Jd: Seven Brides for Seven Brothers was one hell of a movie and a great learning experience...except, if you look closely, I'm not actually in the last few scenes. The shooting schedule ran over and I didn't want to miss the premiere of The Nutcracker back in New York...So, they slapped a red wig on the assistant choreographer, gave him a duplicate of my costume and he filled in for me in a couple of scenes. Nowadays, they'd just take my photo and digitally morph me into the movie.
MG: What was it like being at MGM - the Rolls Royce of the Hollywood studios - when it was still going strong in the early 50's?
Jd: I never thought that with MGM or 20th Century-Fox or Universal that there was this kind of hierarchy. In those days, I thought of it all as just a bunch of sets out in Culver City that I had to report to. I was lucky, though, that on my first film I got to work with [choreographer] Michael Kidd and [director] Stanley Donen. I turned eighteen on the set of Seven Brides for Seven Brothers but I was emotionally fourteen. Coming from New York and the ballet, I thought that some of the movie people didn't have the same kind of discipline that we had. When they said, 'Alright, at eight o'clock, be ready to go...' I would be there at six-thirty or seven to warm up so that at eight o'clock, I'd already be dripping sweat as though the curtain's going up and you have to get ready to appear on stage. It was very different with movies. I couldn't even get on to the sound stage at seven because it was all locked up and I remember thinking, 'I must be in the wrong place...' I'd wander around for a while and then someone would say, 'What time is your call?' and I'd say, 'Eight o'clock...' And they'd say, 'Oh, well, they probably won't open everything up until about ten minutes before eight.' It was just a very different world from the one I knew.

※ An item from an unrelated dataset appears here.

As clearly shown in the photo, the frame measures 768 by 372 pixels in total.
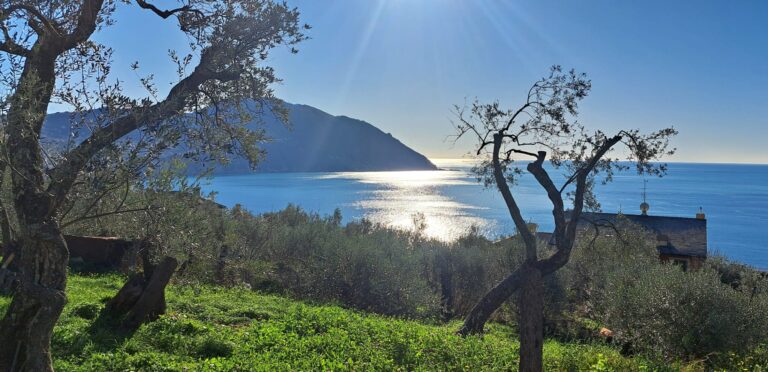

MG: While you were working on Seven Brides..., did you have the feeling that you were working on a project that was shaping up as something extra special?
Jd: There were interesting things going on in every studio but the buzz was out about Seven Brides...but I have to say that there was even more of a buzz when I did Carousel (1956) and that was for 20th Century-Fox. I'd be in rehearsal and you'd see Dan Dailey or some of the other stars -- when they had a break on their own set, they'd come over to our set to see what was happening. They were all very curious. Same thing with The Best Things In Life Are Free (1956). We always had various stars popping in to watch what we were doing. That was going on all the time. But I was out of it. I was just a kid. I didn't understand all of that.
MG: In reference to Seven Brides..., can you talk a little bit about how the division of duties worked between Stanley Donen and Michael Kidd? Who was in charge of what on that picture?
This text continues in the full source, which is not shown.